Kayleigh is al zestien maanden weg bij het onlineplatform Hexa,
waar ze content moderator was. Het was haar taak het ergste uit alle geposte
berichten en filmpjes weg te filteren: porno, enorme gruwelijkheden, zelfmutilaties,
bepaalde beledigingen, alles volgens de regels van de niet erg humane werkgever.
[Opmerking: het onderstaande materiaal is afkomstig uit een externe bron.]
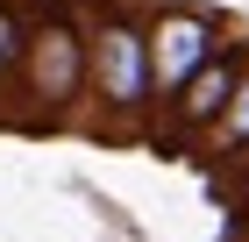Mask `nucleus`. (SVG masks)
Segmentation results:
<instances>
[{
	"instance_id": "1",
	"label": "nucleus",
	"mask_w": 249,
	"mask_h": 242,
	"mask_svg": "<svg viewBox=\"0 0 249 242\" xmlns=\"http://www.w3.org/2000/svg\"><path fill=\"white\" fill-rule=\"evenodd\" d=\"M93 72H100V93H107V107L135 114V107H142V93L157 86V50L142 43V29H135L128 15H114L107 29H100Z\"/></svg>"
},
{
	"instance_id": "2",
	"label": "nucleus",
	"mask_w": 249,
	"mask_h": 242,
	"mask_svg": "<svg viewBox=\"0 0 249 242\" xmlns=\"http://www.w3.org/2000/svg\"><path fill=\"white\" fill-rule=\"evenodd\" d=\"M213 50V29L199 15H171L157 29V93H171V86H192V72L207 64Z\"/></svg>"
},
{
	"instance_id": "3",
	"label": "nucleus",
	"mask_w": 249,
	"mask_h": 242,
	"mask_svg": "<svg viewBox=\"0 0 249 242\" xmlns=\"http://www.w3.org/2000/svg\"><path fill=\"white\" fill-rule=\"evenodd\" d=\"M78 72H86V50H78L71 21L50 15V29L36 36V93L50 100V107H64V100L78 93Z\"/></svg>"
},
{
	"instance_id": "4",
	"label": "nucleus",
	"mask_w": 249,
	"mask_h": 242,
	"mask_svg": "<svg viewBox=\"0 0 249 242\" xmlns=\"http://www.w3.org/2000/svg\"><path fill=\"white\" fill-rule=\"evenodd\" d=\"M235 72H242V50H228L213 72H199L192 78V93H185V107H178V129H199L213 107H228V93H235Z\"/></svg>"
},
{
	"instance_id": "5",
	"label": "nucleus",
	"mask_w": 249,
	"mask_h": 242,
	"mask_svg": "<svg viewBox=\"0 0 249 242\" xmlns=\"http://www.w3.org/2000/svg\"><path fill=\"white\" fill-rule=\"evenodd\" d=\"M15 57V21H7V7H0V64Z\"/></svg>"
},
{
	"instance_id": "6",
	"label": "nucleus",
	"mask_w": 249,
	"mask_h": 242,
	"mask_svg": "<svg viewBox=\"0 0 249 242\" xmlns=\"http://www.w3.org/2000/svg\"><path fill=\"white\" fill-rule=\"evenodd\" d=\"M242 100H249V93H242ZM235 135H249V107H242V114H235Z\"/></svg>"
}]
</instances>
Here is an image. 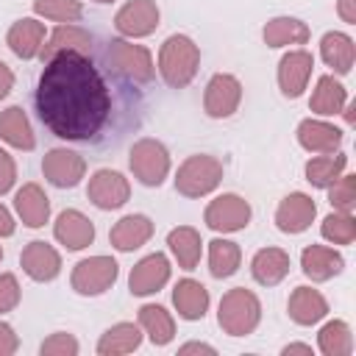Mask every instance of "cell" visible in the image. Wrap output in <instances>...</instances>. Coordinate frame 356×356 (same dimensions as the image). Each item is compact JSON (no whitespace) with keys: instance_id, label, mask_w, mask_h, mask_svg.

Kennissen, een nieuwe collega (ze werkt inmiddels bij een museum), de psych,
iedereen wil graag horen over de gruwelijkheden die langskwamen en wat dat met
haar deed.
Een paar oud-collega’s laten een
advocaat, Stitic, een zaak aanspannen tegen Hexa, en deze advocaat roept haar
op mee te doen. Maar Kayleigh heeft daar helemaal geen zin in. Wel wil ze hem
haar verhaal vertellen, tot en met het intiemste detail, op voorwaarde dat hij
haar daarna met rust laat. Deze iet of wat geforceerde constructie levert
daarmee een tekst op waarin Kayleigh in de ik-vorm verhaalt over wat er gebeurd
is. Ze spreekt Stitic erg vaak aan met ‘meneer Stitic’, wat snel gaat vervelen,
maar evengoed volgt er een spannend, inventief verteld verhaal over zeer
actuele zaken. Immers, ondanks het zeven door de moderatoren is het internet
vergeven van de ranzigheid, beledigingen, wreedheden en complottheorieën.
Het lijkt
bijna logisch dat de Hexa-werkers deuken oplopen: PTSS en dus nachtmerries, concentratieproblemen,
achtervolgingswaan en overspannenheid, maar ook het overnemen van idiote
theorieën als dat de aarde plat is. Kayleigh heeft heel fijne collega’s, ze
vormen een vriendengroepje, in de (korte) pauzes en ook na het werk. De
gehechtheid aan elkaar zal zeker te maken hebben met de heftigheid van hun
werk. Maar de een na de ander raakt beschadigd. Een aanvankelijk fijne en
redelijke jonge man gaat ineens de Holocaust ontkennen, Kayleighs collega en
vrij snel vriendin Sigrid moet ’s nachts vastgehouden worden om de nachtmerries
in te dammen. Later blijkt dat die begonnen zijn na het zien van een zelfmutilatie
van een meisje, een post die haar vol persoonlijk raakte en die ze meenam naar
huis.
Bervoets
schrijft vrijuit over de relatie tussen de twee vrouwen, in seksueel opzicht en
ook anderszins. Geleidelijk aan ontdekt de lezer waar de barstjes die beginnen
te ontstaan, vandaan komen, met als belangrijk element een filmpje dat Sigrid
maakt van een van hun vrijpartijen in een opslaghok op het terrein van Hexa. De
schrijfster laat veel aan de lezer over, ook de interpretatie van het slot. Je
zult moeten terugbladeren naar het begin, naar het filmpje met de zelfmutilatie
en naar de opname van de vrijscène op de telefoon van Sigrid om een enigszins sluitend
verhaal samen te stellen.
Het is best prettig om eens een Bervoets-op-de-korte(re)-baan
te lezen. Bervoets schrijft snel en doeltreffend (in dit geval met veel
spreektaal), ze streeft niet naar stilistische hoogstandjes of opvallende beelden.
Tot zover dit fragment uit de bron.